The International Military Tribunal of the Far East (IMTFE), otherwise known as the Tokyo Trial, has received new scholarly attention in Japan since the early 2000s after previously sealed archives were made public. Twenty-eight defendants, including military leaders, diplomats, and civilians were accused of war crimes. There have been many criticisms of the trial’s lack of impartiality. One major reason is the conviction of diplomat Shigemitsu Mamoru, who was an advocate of peace. Although he received the lightest sentence of Class A War Criminals, many critics say he should not have spent a single day in prison, much less in the courtroom. Through family archives, Sokolsky has discovered attempts by her grandfather, journalist George Sokolsky, as well as other U.S. and British politicians and journalists to urge General MacArthur to reduce Shigemitsu’s seven-year sentence. Shigemitsu never took the witness stand so there is no official record of his point of view in the trial transcript. In this paper Sokolsky will discuss a current project of hers, the translation of Shigemitsu’s two volume prison diary Sugamo nikki, and the backstory of how some of his American and British friends tried to get his sentence reduced.
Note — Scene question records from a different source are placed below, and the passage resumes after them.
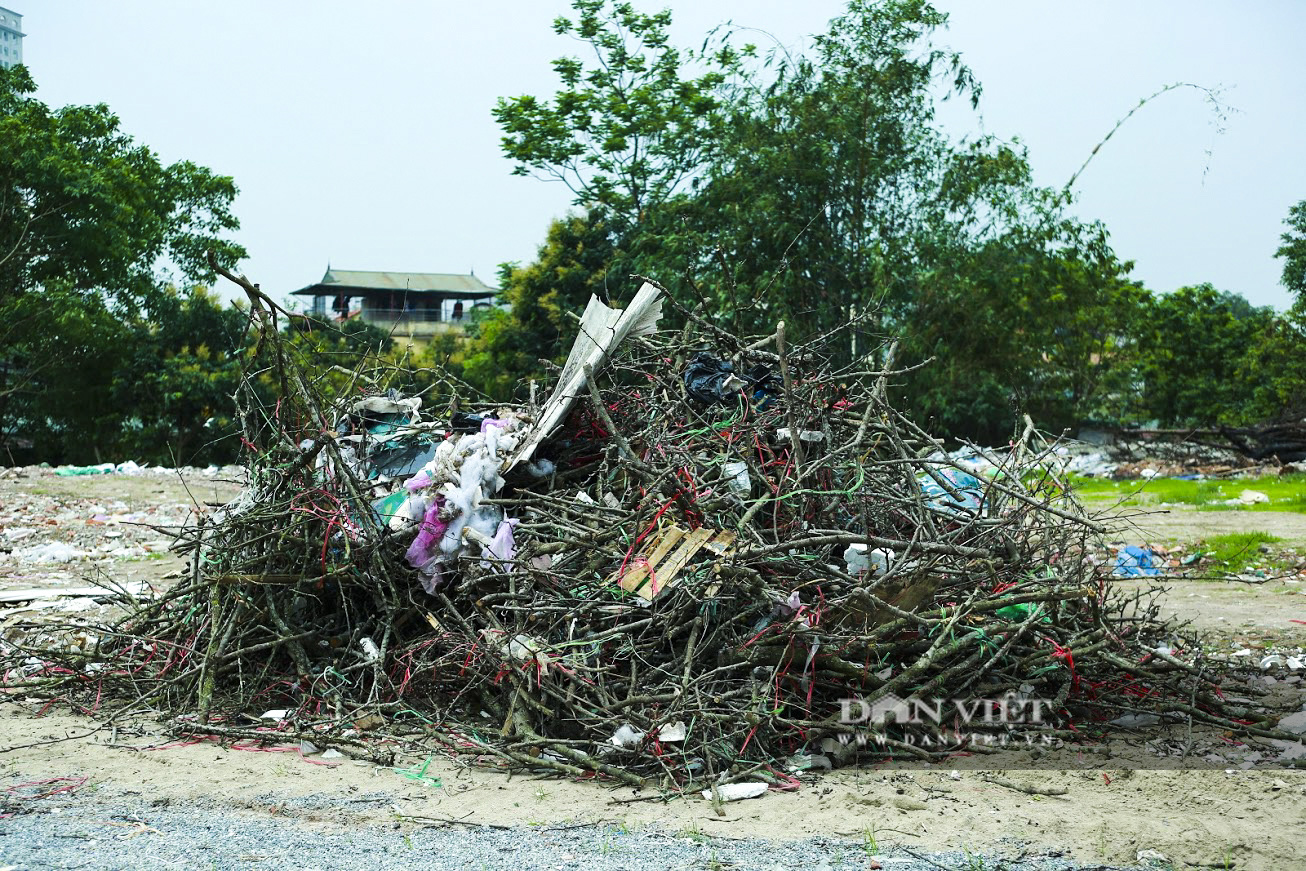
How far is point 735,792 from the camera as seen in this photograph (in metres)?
3.77

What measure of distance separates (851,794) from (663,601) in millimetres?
1067

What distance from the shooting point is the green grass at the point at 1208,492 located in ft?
38.6

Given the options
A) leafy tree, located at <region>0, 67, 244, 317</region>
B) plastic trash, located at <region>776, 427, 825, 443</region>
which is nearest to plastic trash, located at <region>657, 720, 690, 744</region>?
plastic trash, located at <region>776, 427, 825, 443</region>

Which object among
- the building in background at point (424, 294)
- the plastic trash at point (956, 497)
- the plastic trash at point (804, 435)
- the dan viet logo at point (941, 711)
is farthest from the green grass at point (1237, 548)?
the building in background at point (424, 294)

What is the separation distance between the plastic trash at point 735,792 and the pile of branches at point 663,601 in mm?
68

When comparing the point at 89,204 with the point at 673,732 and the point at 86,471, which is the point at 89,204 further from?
the point at 673,732

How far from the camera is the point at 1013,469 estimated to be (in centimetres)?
544

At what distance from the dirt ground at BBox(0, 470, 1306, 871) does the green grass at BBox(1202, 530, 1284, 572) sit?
11.8 ft

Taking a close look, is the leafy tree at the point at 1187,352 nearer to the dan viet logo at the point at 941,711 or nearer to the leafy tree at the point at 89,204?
the leafy tree at the point at 89,204

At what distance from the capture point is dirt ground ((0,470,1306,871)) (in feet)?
11.0

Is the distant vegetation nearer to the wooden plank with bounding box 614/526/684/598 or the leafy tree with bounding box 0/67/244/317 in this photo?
the leafy tree with bounding box 0/67/244/317

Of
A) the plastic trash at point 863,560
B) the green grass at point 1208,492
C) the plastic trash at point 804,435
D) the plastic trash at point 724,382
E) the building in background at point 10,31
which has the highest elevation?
the building in background at point 10,31

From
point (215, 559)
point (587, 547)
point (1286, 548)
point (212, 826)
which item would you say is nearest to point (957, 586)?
point (587, 547)

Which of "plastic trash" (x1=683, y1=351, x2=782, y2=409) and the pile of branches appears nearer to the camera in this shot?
the pile of branches
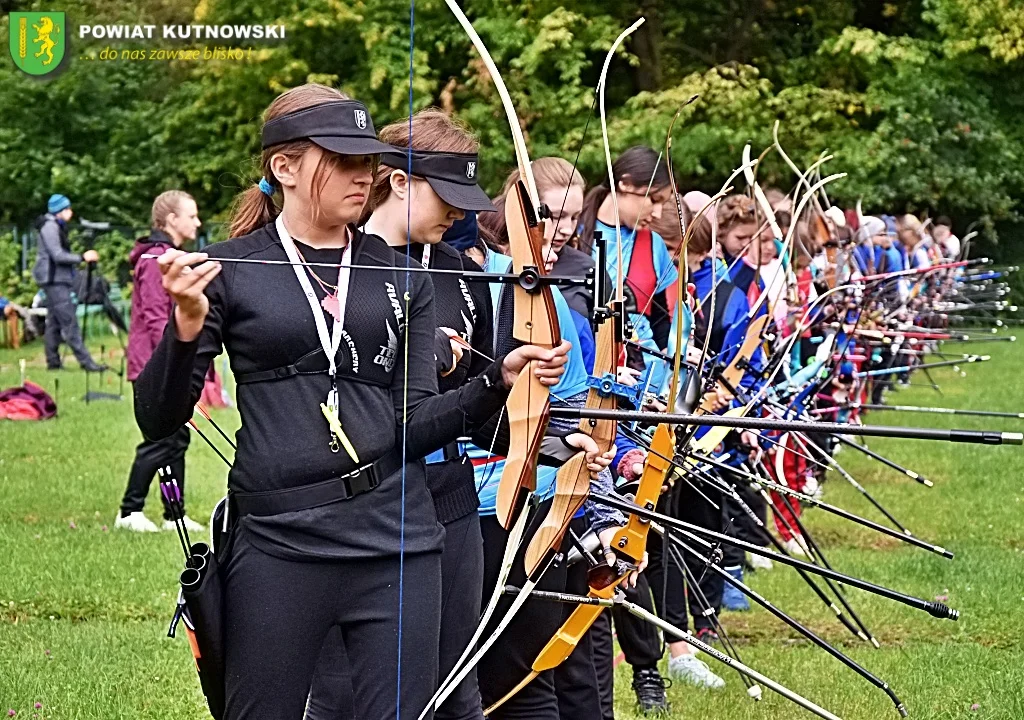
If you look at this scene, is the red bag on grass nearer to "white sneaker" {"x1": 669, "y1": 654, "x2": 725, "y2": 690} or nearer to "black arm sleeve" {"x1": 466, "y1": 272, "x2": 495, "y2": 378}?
"white sneaker" {"x1": 669, "y1": 654, "x2": 725, "y2": 690}

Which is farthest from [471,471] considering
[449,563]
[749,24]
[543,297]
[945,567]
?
[749,24]

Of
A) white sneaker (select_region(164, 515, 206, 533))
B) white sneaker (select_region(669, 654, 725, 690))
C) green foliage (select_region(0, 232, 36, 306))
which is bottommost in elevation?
green foliage (select_region(0, 232, 36, 306))

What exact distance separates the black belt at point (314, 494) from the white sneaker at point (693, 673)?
2787 millimetres

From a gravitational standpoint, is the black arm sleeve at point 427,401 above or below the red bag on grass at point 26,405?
above

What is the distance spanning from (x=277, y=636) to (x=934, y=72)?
72.8ft

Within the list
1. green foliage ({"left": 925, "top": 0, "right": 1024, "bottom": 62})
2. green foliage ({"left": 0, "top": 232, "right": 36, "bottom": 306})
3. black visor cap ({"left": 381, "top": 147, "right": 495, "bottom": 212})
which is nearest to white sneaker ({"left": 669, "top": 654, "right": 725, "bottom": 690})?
black visor cap ({"left": 381, "top": 147, "right": 495, "bottom": 212})

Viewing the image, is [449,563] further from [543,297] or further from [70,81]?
[70,81]

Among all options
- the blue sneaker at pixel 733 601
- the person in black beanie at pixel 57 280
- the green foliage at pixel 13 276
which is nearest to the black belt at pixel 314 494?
the blue sneaker at pixel 733 601

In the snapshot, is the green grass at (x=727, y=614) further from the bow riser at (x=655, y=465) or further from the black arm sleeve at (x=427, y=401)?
the black arm sleeve at (x=427, y=401)

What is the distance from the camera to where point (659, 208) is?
5.34 metres

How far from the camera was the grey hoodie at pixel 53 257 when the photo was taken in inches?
584

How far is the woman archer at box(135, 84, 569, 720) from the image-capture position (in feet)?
8.54

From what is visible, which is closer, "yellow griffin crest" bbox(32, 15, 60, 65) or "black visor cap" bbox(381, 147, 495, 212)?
"black visor cap" bbox(381, 147, 495, 212)

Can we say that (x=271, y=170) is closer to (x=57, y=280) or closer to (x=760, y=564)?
(x=760, y=564)
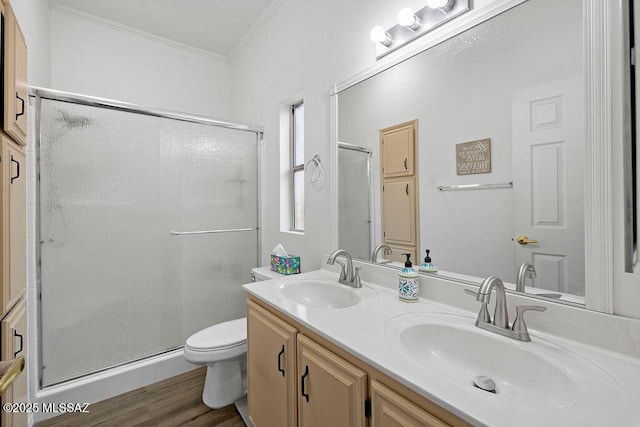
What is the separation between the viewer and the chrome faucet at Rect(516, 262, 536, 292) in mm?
955

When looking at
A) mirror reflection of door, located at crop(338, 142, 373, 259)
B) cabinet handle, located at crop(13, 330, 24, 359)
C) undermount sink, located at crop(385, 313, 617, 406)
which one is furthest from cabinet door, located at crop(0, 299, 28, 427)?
mirror reflection of door, located at crop(338, 142, 373, 259)

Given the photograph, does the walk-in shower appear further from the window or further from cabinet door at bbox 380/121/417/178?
cabinet door at bbox 380/121/417/178

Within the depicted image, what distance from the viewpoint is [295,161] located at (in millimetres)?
2355

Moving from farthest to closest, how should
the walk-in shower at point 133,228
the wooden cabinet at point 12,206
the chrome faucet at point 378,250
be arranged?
the walk-in shower at point 133,228 → the chrome faucet at point 378,250 → the wooden cabinet at point 12,206

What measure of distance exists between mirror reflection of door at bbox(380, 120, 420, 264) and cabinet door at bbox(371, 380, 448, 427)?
0.70 m

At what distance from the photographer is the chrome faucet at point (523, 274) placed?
95 centimetres

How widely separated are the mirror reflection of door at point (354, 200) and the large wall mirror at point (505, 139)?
260 mm

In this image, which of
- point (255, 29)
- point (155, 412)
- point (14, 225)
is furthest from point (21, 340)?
point (255, 29)

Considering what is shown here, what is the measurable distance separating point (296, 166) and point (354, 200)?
2.73ft

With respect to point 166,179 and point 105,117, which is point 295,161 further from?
point 105,117

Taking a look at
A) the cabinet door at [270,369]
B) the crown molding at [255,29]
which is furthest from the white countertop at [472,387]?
the crown molding at [255,29]

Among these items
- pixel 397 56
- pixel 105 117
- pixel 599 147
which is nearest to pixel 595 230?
pixel 599 147

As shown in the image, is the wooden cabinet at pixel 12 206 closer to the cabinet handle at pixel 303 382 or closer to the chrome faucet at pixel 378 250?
the cabinet handle at pixel 303 382

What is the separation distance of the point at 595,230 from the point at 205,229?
2323 mm
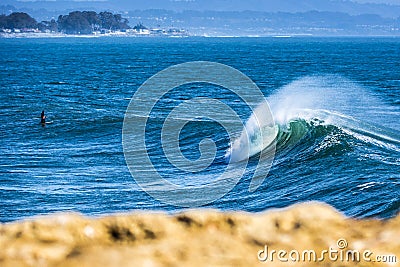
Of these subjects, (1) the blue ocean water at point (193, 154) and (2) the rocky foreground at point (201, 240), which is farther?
(1) the blue ocean water at point (193, 154)

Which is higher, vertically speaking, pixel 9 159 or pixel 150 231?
pixel 150 231

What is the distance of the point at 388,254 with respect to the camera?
2658 mm

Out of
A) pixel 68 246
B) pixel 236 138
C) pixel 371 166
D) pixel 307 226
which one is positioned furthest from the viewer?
pixel 236 138

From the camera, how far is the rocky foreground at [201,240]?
2.58 m

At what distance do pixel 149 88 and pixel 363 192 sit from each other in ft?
133

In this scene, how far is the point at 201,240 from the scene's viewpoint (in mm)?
2752

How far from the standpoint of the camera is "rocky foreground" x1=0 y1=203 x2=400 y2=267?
8.46 ft

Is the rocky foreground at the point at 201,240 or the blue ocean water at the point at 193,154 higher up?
the rocky foreground at the point at 201,240

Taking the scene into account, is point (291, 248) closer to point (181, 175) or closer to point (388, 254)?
point (388, 254)

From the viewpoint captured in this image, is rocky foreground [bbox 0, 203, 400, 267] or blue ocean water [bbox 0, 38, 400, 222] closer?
rocky foreground [bbox 0, 203, 400, 267]

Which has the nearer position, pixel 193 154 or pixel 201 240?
pixel 201 240

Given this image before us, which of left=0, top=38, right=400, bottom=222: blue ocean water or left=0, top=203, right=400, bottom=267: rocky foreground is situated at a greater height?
left=0, top=203, right=400, bottom=267: rocky foreground

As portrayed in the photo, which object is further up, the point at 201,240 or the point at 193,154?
the point at 201,240

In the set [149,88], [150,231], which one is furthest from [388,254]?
[149,88]
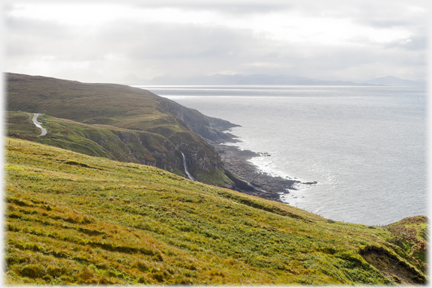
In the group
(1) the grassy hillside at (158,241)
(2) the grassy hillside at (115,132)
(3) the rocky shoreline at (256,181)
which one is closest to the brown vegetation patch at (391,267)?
(1) the grassy hillside at (158,241)

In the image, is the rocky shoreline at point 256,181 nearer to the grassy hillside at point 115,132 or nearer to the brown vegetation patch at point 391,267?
the grassy hillside at point 115,132

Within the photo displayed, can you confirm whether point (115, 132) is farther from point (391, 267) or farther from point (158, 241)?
point (391, 267)

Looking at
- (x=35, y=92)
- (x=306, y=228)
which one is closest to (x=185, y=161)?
(x=306, y=228)

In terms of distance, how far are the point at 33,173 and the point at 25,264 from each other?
80.9ft

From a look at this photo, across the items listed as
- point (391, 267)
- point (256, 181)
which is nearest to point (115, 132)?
point (256, 181)

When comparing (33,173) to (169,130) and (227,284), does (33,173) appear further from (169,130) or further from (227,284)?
(169,130)

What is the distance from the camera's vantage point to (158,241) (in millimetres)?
24125

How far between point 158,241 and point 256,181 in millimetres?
114728

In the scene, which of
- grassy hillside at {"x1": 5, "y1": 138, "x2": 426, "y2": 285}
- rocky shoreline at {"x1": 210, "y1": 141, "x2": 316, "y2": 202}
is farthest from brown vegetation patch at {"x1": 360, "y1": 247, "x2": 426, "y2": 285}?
rocky shoreline at {"x1": 210, "y1": 141, "x2": 316, "y2": 202}

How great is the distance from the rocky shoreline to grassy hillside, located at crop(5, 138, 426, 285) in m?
74.7

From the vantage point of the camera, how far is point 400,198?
112m

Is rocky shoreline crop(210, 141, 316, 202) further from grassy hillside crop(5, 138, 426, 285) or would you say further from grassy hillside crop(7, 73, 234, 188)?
grassy hillside crop(5, 138, 426, 285)

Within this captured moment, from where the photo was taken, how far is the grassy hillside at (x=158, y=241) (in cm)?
1777

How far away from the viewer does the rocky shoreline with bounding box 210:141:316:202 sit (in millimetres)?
122000
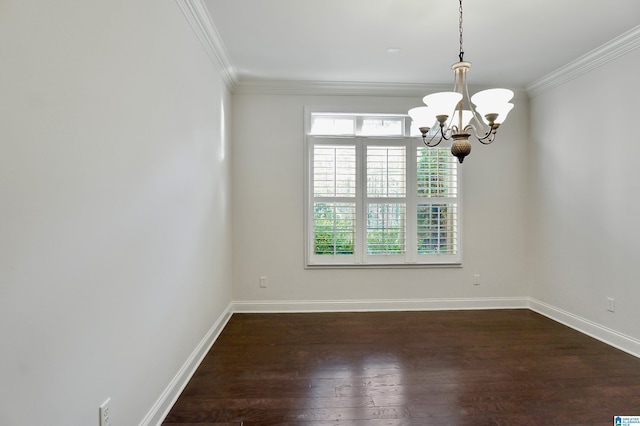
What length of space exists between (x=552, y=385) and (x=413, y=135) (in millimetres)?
2790

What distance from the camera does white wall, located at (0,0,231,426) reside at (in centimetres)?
90

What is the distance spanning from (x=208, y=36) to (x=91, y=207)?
1985 millimetres

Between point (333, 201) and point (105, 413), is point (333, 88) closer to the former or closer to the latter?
point (333, 201)

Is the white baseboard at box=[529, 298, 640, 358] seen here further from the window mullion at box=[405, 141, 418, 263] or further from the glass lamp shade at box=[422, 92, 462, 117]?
the glass lamp shade at box=[422, 92, 462, 117]

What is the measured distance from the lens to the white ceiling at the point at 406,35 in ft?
7.56

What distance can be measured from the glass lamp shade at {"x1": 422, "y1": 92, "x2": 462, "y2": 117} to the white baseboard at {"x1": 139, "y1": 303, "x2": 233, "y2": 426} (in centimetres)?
236

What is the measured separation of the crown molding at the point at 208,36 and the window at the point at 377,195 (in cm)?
110

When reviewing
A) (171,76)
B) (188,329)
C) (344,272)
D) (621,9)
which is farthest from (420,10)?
(188,329)

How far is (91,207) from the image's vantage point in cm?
121

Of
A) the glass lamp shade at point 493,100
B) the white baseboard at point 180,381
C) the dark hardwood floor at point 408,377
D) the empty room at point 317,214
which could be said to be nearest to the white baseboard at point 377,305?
the empty room at point 317,214

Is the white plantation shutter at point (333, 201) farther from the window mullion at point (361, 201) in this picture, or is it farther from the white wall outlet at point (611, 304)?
the white wall outlet at point (611, 304)

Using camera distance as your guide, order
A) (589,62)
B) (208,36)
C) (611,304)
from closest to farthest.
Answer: (208,36)
(611,304)
(589,62)

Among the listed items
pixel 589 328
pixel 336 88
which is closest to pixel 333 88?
pixel 336 88

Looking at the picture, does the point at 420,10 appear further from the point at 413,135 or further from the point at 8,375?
the point at 8,375
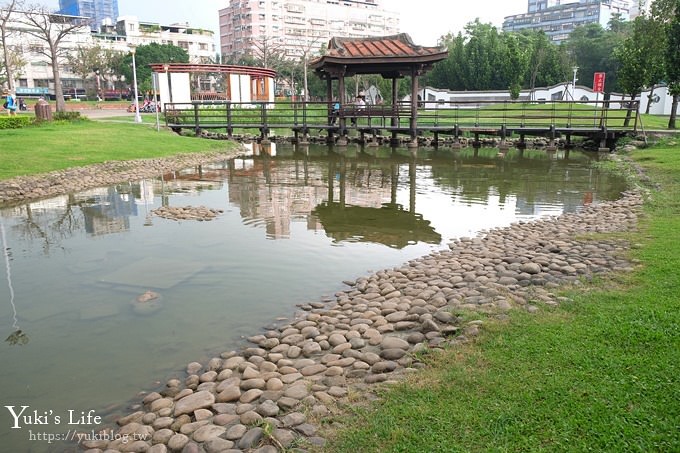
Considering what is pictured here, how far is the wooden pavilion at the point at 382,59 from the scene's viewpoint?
24688 mm

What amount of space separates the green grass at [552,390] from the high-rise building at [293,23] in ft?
327

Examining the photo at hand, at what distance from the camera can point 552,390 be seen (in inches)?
154

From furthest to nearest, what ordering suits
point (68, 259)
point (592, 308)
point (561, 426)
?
point (68, 259) → point (592, 308) → point (561, 426)

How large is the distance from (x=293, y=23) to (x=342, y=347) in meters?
116

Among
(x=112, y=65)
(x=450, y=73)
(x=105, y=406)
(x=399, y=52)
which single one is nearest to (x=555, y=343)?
(x=105, y=406)

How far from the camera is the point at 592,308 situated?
534 centimetres

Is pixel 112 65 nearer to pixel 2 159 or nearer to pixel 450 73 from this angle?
pixel 450 73

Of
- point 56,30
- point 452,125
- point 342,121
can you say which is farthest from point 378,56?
point 56,30

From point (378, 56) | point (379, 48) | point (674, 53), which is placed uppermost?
point (379, 48)

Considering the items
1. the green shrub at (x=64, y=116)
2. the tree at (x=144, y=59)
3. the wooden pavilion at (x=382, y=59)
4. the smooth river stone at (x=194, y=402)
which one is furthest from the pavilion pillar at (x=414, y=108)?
the tree at (x=144, y=59)

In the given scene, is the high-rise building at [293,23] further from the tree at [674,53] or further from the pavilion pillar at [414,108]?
the tree at [674,53]

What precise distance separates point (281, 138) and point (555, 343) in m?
26.5

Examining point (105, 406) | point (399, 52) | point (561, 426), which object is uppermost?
point (399, 52)

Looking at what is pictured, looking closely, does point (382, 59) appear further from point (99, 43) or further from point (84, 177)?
point (99, 43)
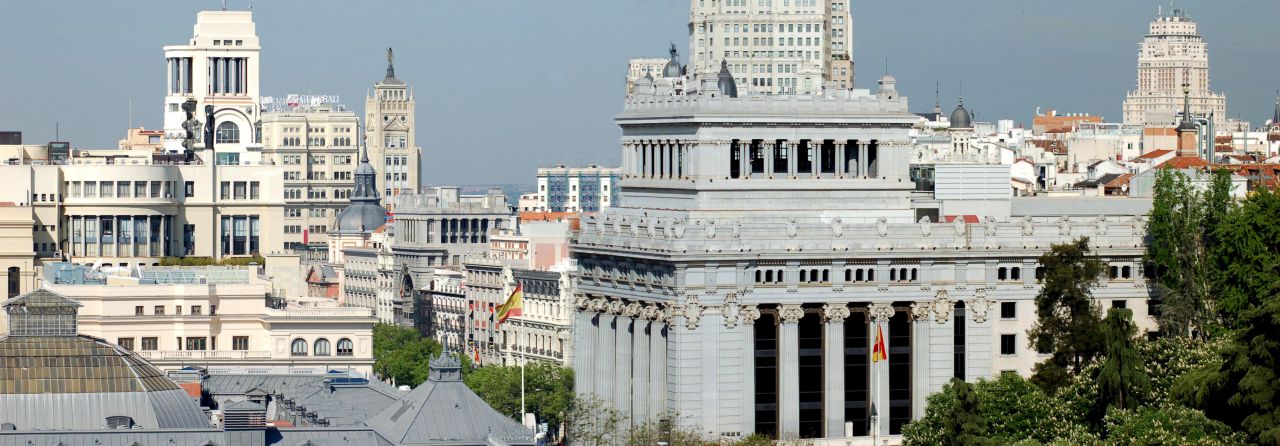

Sokolsky received her Doctor of Philosophy in Japanese Literature and Gender Studies from the University of California, Berkeley. Her book "From New Woman Writer to Socialist: The Life and Selected Writings of Tamura Toshiko from 1936–1938" (Brill, 2015) is about one of Japan’s early modern feminist writers who spent two decades living in North America in the 1920s and 1930s, and Japanese occupied Shanghai in the 1940s. In the spring of 2023, Sokolsky held the endowed Chair of Taiwan Studies at the International Institute for Asian Studies at Leiden University. The focus of her research was on the Japanese colonial journal Taiwan fujinkai and she taught a course ""Taiwan Women's World: The Voices of Taiwanese Women in Literature, Film, and Politics."" In the fall of 2022, Sokolsky taught a revised version of this course. Other research projects include the translation of Shigemitsu Mamoru’s Sugamo prison diary. Prior to Denison University, Sokolsky taught at Ohio Wesleyan University, where she was Professor and Chair of the Department of Comparative Literature. Sokolsky is also the literature editor for the Journal of Japanese Language and Literature.